Publication year - 1995
Publication title -
british journal of pharmacology
Language(s) - English
Resource type - Journals
SCImago Journal Rank - 2.432
H-Index - 211
eISSN - 1476-5381
pISSN - 0007-1188
DOI - 10.1111/j.1476-5381.1995.tb13332.x
Subject(s) - captopril , bradykinin , lisinopril , chemistry , angiotensin converting enzyme , endocrinology , medicine , neprilysin , enzyme inhibitor , thiorphan , ace inhibitor , enkephalinase , phosphoramidon , angiotensin ii , pharmacology , enalaprilat , renin–angiotensin system , enzyme , blood pressure , biochemistry , receptor , enkephalin , opioid
1 We investigated the role of angiotensin converting enzyme (ACE) in the cardiovascular effects of N‐[1‐(R,S)‐carboxy‐3‐phenylpropyl]‐Ala‐Ala‐Tyr‐ p ‐aminobenzoate (cFP), a peptidase inhibitor selective for metalloendopeptidase (EP) E.C. 3.4.24.15. 2 In conscious rabbits, cFP (5 mg kg −1 , i.v.) markedly slowed the degradation of [ 3 H]‐bradykinin, potentiated the depressor response to right atrial administration of bradykinin (10–1000 ng kg −1 ), and inhibited the pressor response to right atrial angiotensin I (10–100 ng kg −1 ).
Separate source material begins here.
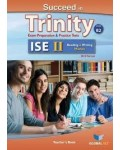 SUCCEED IN TRINITY ISE II READING & WRITING SELF-STUDY B2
In each of these respects, the effects of cFP were indistinguishable from those of the ACE inhibitor, captopril (0.5 mg plus 10 mg kg −1 h −1 i.v.). Furthermore, the effects of combined administration of cFP and captopril were indistinguishable from those of captopril alone. 3 In experimentally naive anaesthetized rats, cFP administration (9.3 mg kg −1 , i.v.) was followed by a moderate but sustained fall in arterial pressure of 13 mmHg. However, in rats pretreated with bradykinin (50 μg kg −1 ) a more pronounced fall of 30 mmHg was observed. Captopril (5 mg kg −1 ) had similar hypotensive effects to those of cFP, and cFP had no effect when it was administered after captopril. 4 CFP displaced the binding of [ 125 I]‐351A (the p ‐hydroxybenzamidine derivative of lisinopril) from preparations of rat plasma ACE and solubilized lung membrane ACE ( K D = 1.2 and 0.14 μ m respectively), and inhibited rat plasma ACE activity ( K I = 2.4 μ m ). Addition of phosphoramidon (10 μ m ), an inhibitor of a range of metalloendopeptidases, including neutral endopeptidase (E.C.3.4.24.11), markedly reduced the potency of cFP in these systems. 5 Taken together these findings suggest that the actions of cFP in vivo are attributable to inhibition of ACE rather than EP 24.15. Given that cFP is a poor inhibitor of ACE in the presence of phosphoramidon in vitro , it is likely that cFP is cleaved by a phosphoramidon‐sensitive metallopeptidase in vivo to liberate N‐[1‐(R,S)‐carboxy‐3‐phenylpropyl]‐Ala‐Ala, a potent ACE inhibitor.